Interesting how it all ties together. Life goes around and around. You never know when something as simple as a shower curtain is going to throw you off.

*We also had a meeting in a ski resort near Montreal in March. Just to toss in some more fun. Soleil and I went for a long weekend up there and drove back home…

What happened to my Brain?

I wish I had some really deep things to write about. Unfortunately, I don’t think my brain goes that deep anymore. Today was a snapshot of the insanity that is life right now.

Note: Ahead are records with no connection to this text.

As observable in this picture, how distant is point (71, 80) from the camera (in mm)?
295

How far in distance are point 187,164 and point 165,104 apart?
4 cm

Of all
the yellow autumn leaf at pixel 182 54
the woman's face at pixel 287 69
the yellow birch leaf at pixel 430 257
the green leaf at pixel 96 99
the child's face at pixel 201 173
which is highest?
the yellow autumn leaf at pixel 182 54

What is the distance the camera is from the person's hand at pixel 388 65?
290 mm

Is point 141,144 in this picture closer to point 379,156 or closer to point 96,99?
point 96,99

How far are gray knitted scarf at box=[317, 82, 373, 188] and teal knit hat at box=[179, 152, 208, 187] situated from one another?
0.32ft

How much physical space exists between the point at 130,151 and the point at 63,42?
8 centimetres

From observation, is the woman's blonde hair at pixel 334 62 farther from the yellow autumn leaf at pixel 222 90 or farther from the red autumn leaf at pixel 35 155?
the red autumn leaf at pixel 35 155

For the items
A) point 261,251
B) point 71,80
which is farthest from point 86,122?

  • Wake up at 7am to Luna who is throwing toys at herself in the crib
  • Let her watch some Noggin and Sesame Street while we caught more sleep
  • Soleil comes in at 8:30  (amazing!)
  • We rested while Daddy goes to decide to get up
  • Soleil and Daddy make pancakes (always a laugh, she eats the flour-RAW)
  • Luna meltsdown during breakfast. Only giving her bowls of applesauce calm her
  • Kick Dr. Jay to the shower, do dishes, convince the girls that instead of hitting each other, they should "count" on the microwave’s touch pad. Whoops! Someone hit the popcorn button and they had a magnet in the microwave. Quickly stop it and remove magnet.
  • Change Luna, dress both girls, Leave them with Dr. Jay
  • Immediately hear screaming as I start the shower. I used up all of their calm time. Oh well, Dr. Jay can deal
  • Decide we HAVE to get out of the house. We decide to go to the Franklin Park Zoo. They have lions there. Soleil is obsessed with the Lion King. Bing bing bing! We have a winner!
  • Forget that it is impossible to get to the Franklin Park Zoo (we usually go to the Stone Zoo). Take over an hour to get there.
  • Enjoy the zoo for 2-3hours.
  • Drive home, Luna passes out in 2 minutes. Discovered we could take 93 home, took 25 minutes to drive back.
  • Let the girls play while I put a top coat on the doors*
  • Stopped doing the doors so Dr. Jay could have a break.
  • Helped play with the girls while dinner was prepared.
  • Dinner, aka disaster. Luna decided that rubbing the couscous down her shirt was far more fun than actually eating it, until I offered chicken, at which point, she devored about 2/3 of my chicken breast. Soleil decided she couldn’t eat. She was too busy deciding which halloween candy she would eat.
  • Bath time! let’s get rid of that couscous. I read a magazine. Suddenly, Soleil jumps out. I notice some extra stuff in the tub. Oh crap, Luna’s pooped in the tub again. Pull out Luna. Start to clean up, realize this is about a week’s worth of Luna poop. Ask Soleil. yup, Soleil didn’t want to stop playing so she pooped in the tub. (slap head several time here) Clean up while Dr. Jay cleans girls.
  • Watch our nighttime tv (Sagwa tonight) and then Luna gets mad that Soleil is eating a KitKat. Sigh… Honey, you are too little for a KitKat, here, have some Joe O’s (bowl is threatened with harm)
  • Get Luna to bed. Try to get Soleil to bed. finally loose my cool, Dr. Jay takes over. Submit an abstract for an upcoming meeting…Soleil comes down for more milk…Sigh

Oy, And now it is 9:23, and I am exhausted. I wonder what the heck did I get done today. And then I get annoyed that I can’t come up with creative and thought provoking stuff.
Sigh

I need more chocolate. And better football on TV

*a little known fact, I love DIY projects. Right now, we are replacing our hollow core pine interior doors with 6 panel solid pine doors. We have done 3, I am finishing the staining and sealing of the last 4. We should install them next week. I love real wood. One day, I want to learn enough wood working to do furniture

I shouldn’t but….

I know, I know, when your kid does something stupid, you should not laugh… But this morning when Luna decided to run away from Dr. Jay, she forgot that she needs to look for the wall. You guessed it. the girl took one step RIGHT INTO THE WALL. She bounced off like nothing happened and then continued to run away as I turned away laughing. And not just laughing. It was that rip roaring laughing that it hurts. You can’t breathe.

I can see it now. Her therapist is going to have to deal with this one in the future. "I was only 16 months old and my mom laughed at me for walking into a wall"

Please note, no children were actually hurt during the scenes depicted in this post!